Translating Trump Supporters

By David Galston | 10.24.19

The Twitter feed I received read, “Prominent Christian activist” says that Evangelicals have a “moral obligation” to vote for Trump. Christian activists used to be people like Tommy Douglas or Martin Luther King, Jr., and their activism concerned social justice. This “activist” is Ralph Reed, someone who I don’t think deserves such a compliment. And his “moral obligation” idea comes from, it appears, the verse in Mark 12: 17, “Render unto Caesar/Trump the things that belong to Caesar/Trump, and to God what belongs to God.” Reed believes that one of the things that belong to both Trump and God is your vote.

The reference to “render unto Caesar” raises a lot of questions and, for critical thinkers, there are three particularly. Did Jesus really say, “render unto Caesar”? Was this saying meant to support Caesar? And does the saying imply that “Christians” today (there being no Christians in Jesus’ lifetime) have a moral obligation to support a politician?

Did Jesus really say this? The Jesus Seminar voted red on this saying, indicating a strong consensus that Jesus said this or said something like this. The saying is aphoristic in style; it is deliberately ambiguous. Do we pay Caesar or not? There is no direct answer. Like an authentic Jesus parable, it is hard to know exactly what is meant. Plus, the saying is found in the Gospel of Thomas (a non-canonical gospel), which attests to its earlier circulation in oral tradition. The aphorism relates Caesar and God, but ambiguously raises the question about what each of these two deserves.

Traditionally translated as “Render unto Caesar what belongs to Caesar and unto God what belongs to God,” there is no specific Greek word for “belong” in the saying. The structure is genitive (ta kaisaros and tou theou), so the translation can vary depending on how best to render the sense of what is “of” Caesar and what is “of” God. My preference is to say, “Pay Caesar what is Caesar’s due, and pay God what is God’s due.” This raises the question, and the ambiguity about, what do these two figures deserve? What is their due (their belongings, their properties)?
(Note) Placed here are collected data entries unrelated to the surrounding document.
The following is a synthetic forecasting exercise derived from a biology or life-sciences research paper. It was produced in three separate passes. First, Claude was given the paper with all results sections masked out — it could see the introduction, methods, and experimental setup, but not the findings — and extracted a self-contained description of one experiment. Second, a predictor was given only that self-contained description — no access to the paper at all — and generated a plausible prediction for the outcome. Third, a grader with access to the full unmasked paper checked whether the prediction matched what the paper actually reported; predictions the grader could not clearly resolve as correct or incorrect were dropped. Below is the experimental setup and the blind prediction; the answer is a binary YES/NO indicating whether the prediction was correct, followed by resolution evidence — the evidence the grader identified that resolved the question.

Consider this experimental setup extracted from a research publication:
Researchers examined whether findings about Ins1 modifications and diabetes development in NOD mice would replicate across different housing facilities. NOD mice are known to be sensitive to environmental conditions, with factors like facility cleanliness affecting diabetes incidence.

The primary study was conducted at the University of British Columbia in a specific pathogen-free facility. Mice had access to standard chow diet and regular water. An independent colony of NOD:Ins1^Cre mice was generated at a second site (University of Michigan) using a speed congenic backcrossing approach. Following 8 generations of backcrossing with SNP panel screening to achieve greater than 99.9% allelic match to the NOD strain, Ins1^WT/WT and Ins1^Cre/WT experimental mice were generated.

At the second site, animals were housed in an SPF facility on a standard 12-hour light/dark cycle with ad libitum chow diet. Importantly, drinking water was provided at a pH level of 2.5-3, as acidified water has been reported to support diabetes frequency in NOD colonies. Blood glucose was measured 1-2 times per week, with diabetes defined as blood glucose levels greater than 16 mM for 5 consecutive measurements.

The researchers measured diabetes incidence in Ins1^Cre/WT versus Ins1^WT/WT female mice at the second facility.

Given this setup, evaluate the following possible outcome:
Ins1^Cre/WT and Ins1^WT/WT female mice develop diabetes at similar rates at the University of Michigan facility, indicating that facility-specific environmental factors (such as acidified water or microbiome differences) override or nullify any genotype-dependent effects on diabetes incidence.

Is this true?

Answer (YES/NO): NO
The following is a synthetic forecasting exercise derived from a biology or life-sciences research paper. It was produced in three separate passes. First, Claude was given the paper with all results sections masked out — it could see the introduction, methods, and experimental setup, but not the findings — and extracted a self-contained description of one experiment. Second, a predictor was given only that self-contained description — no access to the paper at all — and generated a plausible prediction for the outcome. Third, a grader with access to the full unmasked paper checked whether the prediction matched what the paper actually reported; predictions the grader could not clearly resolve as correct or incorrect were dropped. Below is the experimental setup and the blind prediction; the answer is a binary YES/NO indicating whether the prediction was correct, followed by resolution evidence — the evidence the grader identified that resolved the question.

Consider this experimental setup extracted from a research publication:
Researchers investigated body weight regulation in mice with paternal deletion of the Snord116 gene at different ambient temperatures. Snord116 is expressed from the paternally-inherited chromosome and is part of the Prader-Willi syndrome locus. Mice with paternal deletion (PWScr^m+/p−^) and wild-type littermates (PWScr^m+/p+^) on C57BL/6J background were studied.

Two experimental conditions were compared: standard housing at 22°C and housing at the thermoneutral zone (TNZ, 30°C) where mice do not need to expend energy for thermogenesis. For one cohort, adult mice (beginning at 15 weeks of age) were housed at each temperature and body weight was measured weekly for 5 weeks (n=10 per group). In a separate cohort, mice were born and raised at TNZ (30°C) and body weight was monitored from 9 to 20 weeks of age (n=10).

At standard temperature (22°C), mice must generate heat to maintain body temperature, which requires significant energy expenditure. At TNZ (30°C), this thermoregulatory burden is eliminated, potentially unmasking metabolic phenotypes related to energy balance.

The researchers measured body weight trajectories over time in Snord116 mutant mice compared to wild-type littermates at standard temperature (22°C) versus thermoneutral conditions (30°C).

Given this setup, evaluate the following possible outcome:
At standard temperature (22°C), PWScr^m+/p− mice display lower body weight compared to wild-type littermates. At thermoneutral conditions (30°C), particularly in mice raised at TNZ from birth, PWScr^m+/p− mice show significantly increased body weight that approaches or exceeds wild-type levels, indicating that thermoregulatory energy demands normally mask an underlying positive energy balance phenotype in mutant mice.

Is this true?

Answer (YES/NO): NO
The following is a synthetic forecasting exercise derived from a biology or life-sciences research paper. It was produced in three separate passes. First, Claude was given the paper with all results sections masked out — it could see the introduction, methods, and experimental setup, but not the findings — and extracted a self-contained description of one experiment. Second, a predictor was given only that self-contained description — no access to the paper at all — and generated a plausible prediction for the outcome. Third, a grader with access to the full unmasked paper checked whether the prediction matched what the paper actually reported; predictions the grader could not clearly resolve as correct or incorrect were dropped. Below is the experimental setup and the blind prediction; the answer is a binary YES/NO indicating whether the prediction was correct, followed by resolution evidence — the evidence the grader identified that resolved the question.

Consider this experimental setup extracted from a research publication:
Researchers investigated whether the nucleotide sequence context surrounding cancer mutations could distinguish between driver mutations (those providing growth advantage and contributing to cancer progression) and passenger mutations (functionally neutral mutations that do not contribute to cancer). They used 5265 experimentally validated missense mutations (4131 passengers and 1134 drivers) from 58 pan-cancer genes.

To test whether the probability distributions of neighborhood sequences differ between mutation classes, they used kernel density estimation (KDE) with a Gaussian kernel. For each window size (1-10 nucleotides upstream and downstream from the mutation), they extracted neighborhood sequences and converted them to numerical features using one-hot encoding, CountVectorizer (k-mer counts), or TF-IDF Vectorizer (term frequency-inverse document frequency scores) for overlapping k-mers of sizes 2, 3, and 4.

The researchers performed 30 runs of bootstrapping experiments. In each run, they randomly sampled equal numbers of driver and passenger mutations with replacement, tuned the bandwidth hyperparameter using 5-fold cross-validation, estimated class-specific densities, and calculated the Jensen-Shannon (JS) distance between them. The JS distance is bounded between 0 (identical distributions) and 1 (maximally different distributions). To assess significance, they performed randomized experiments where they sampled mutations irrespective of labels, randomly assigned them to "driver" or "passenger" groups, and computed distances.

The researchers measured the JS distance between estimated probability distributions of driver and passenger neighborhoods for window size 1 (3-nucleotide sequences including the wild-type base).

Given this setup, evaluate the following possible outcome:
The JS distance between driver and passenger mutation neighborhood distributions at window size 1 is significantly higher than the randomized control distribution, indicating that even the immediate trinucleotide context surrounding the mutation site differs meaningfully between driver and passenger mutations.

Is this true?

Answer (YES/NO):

The saying implies that we, the hearer, have something for Caesar and we have something for God. Are these the same or different things? If we are religious and think of God as a supernatural reality, and if we are sympathetic to Reed, then we might answer the question this way: give our votes to Caesar and prayers to God. Equally, we might think that votes and prayers are the same thing: what you pray for is also what you vote for. Still, despite Reed’s heroic effort to make Republican votes and Christian prayers go together, the ambiguity of the saying remains. It’s not clear if God and Caesar are pals.

Rather, the saying makes or should make us ask this: what does Caesar really deserve (what is really Caesar’s due) and what does God really deserve? If the saying is a Jesus saying, it is spoken to peasants in ancient Galilee. That someone in the crowd had a spare coin to offer Jesus is already outrageous. Among the poorest of the poor, no one had spare change to use so casually for show and tell. This part of the story is probably the gospel writer Mark’s construction. Secondly, the question about paying tax is asked in the singular (Do we pay the tax?), and the answer is given in the plural (Pay the things [the dues, the belongings] of Caesar to Caesar, and of God to God). This also suggests the setting is composed. Still, aside from the uncertain historical setting, the questions remain. What does Caesar really deserve and what does God really deserve?

I am quite certain the answer is that Caesar deserves a revolution, which is exactly what Caesar got in the year 70 CE and again in the year 132 CE. The Jewish people did indeed revolt against Rome after the lifetime of Jesus. If Caesar deserves a revolution, what about God? What does God deserve? If people like Ralph Reed read the Bible, they would know, like Martin Luther King, Jr. did, that God deserves justice. According to Amos 5:21-23, God is not interested in worship and prayers. God even hates worship and prayers. God deserves justice. That does not tell any Christian, or anyone of another religion, who to vote for. That’s not the role of religion. But it should make us think about where to cast our vote. Religion does not tell us how to think, but at its best, it should make us think.

Christian activism, if it were true to the Gospels, to the memory of the prophets, and to the historical Jesus, would advocate non-violent resistance against perpetrators of injustice and cooperation with agencies of justice. These would be acts that render unto Caesar what Caesar deserves and, biblically speaking, unto God what God deserves.

David Galston is the Executive Director of the Westar Institute and the Ecumenical Chaplain at Brock University in St. Catharines, Ontario, where he is also an Adjunct Professor of Philosophy. A co-founder and Academic Advisor of the SnowStar Institute of Religion, a Fellow of the Jesus Seminar, and a United Church minister, David has written several articles and led many workshops on the question of the historical Jesus, the future of Christianity, and the problems of Christian theology in light of the historical Jesus. He is the author of Embracing the Human Jesus (Polebridge Press) and Archives and the Event of God (McGill-Queens Press). David holds a PhD in the Philosophy of Religion from McGill University.